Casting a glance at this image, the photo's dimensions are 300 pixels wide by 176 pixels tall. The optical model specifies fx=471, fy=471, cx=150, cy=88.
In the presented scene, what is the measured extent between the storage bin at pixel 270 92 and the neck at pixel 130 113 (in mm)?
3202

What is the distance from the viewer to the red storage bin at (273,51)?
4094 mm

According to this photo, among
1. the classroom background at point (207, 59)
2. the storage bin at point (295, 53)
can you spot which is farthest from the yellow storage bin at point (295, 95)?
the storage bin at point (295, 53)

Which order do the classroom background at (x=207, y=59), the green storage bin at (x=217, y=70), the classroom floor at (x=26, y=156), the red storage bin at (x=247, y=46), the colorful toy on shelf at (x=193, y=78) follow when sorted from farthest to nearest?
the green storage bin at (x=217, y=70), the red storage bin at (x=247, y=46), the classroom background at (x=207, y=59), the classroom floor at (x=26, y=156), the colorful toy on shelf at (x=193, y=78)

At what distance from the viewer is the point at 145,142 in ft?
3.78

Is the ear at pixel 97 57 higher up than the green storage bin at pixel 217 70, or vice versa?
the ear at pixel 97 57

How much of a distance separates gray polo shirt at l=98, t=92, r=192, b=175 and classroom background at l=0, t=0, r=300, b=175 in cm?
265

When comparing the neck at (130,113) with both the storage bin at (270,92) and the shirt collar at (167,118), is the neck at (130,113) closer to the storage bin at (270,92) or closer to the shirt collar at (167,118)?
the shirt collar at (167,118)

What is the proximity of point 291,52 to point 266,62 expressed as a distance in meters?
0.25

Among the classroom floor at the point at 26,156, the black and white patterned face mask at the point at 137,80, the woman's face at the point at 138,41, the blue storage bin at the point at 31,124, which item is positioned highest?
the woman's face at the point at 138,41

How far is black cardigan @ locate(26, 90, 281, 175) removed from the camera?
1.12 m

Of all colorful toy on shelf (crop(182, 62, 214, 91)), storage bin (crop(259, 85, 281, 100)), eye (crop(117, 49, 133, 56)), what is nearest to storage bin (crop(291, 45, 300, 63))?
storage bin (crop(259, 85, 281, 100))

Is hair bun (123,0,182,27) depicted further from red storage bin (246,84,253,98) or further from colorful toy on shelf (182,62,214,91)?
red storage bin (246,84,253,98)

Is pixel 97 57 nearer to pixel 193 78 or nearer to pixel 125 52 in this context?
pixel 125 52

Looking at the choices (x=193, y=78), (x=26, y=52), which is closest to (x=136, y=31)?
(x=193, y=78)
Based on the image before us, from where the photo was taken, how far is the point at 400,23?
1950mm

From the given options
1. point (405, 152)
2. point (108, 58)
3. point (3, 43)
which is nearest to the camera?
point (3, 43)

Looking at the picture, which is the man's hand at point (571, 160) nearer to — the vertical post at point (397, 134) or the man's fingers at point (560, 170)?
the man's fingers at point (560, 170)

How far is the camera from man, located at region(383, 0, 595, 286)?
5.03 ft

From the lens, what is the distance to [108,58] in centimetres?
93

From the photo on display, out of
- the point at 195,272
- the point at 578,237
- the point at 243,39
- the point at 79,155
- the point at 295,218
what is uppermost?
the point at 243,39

_Exercise task_.
Update the lines from the one containing "How much of" through the last line, replacing "camera" with "viewer" and changing nothing else. Return only those lines.

_Response to this task_.
How much of a distance separates gray polo shirt at l=98, t=92, r=192, b=175 and classroom background at l=0, t=0, r=300, b=175 in cm?
265

When comparing the neck at (130,113) with both the storage bin at (270,92) and the shirt collar at (167,118), is the neck at (130,113) closer to the storage bin at (270,92) or closer to the shirt collar at (167,118)?
the shirt collar at (167,118)

What is the proximity of point 291,52 to point 266,62 expressed as a distance in meters?
0.25

Among the classroom floor at the point at 26,156, the black and white patterned face mask at the point at 137,80, the woman's face at the point at 138,41, the blue storage bin at the point at 31,124, which item is positioned highest?
the woman's face at the point at 138,41

How far is black cardigan @ locate(26, 90, 281, 175) removed from the viewer?
1.12 m

Of all colorful toy on shelf (crop(182, 62, 214, 91)), storage bin (crop(259, 85, 281, 100)), eye (crop(117, 49, 133, 56)), what is nearest to storage bin (crop(291, 45, 300, 63))?
storage bin (crop(259, 85, 281, 100))

Is hair bun (123,0,182,27) depicted further from red storage bin (246,84,253,98) or further from colorful toy on shelf (182,62,214,91)?
red storage bin (246,84,253,98)

Is pixel 97 57 nearer to pixel 193 78 or nearer to pixel 125 52 in this context?
pixel 125 52

Looking at the choices (x=193, y=78), (x=26, y=52), which is closest to (x=136, y=31)?
(x=193, y=78)
Based on the image before us, from where the photo was taken, how far is the point at 400,23?
1950mm

From the given options
1. point (405, 152)
2. point (108, 58)
3. point (3, 43)
which is nearest to the viewer?
point (3, 43)

Looking at the picture, which is the man's hand at point (571, 160) nearer to — the vertical post at point (397, 134) or the man's fingers at point (560, 170)?
the man's fingers at point (560, 170)

How far is the viewer from man, located at region(383, 0, 595, 286)?
5.03 ft

From the lens, what is the distance to [108,58] in centimetres?
93

From the photo on display, out of
- the point at 195,272
- the point at 578,237
- the point at 243,39
- the point at 79,155
- the point at 295,218
what is uppermost?
the point at 243,39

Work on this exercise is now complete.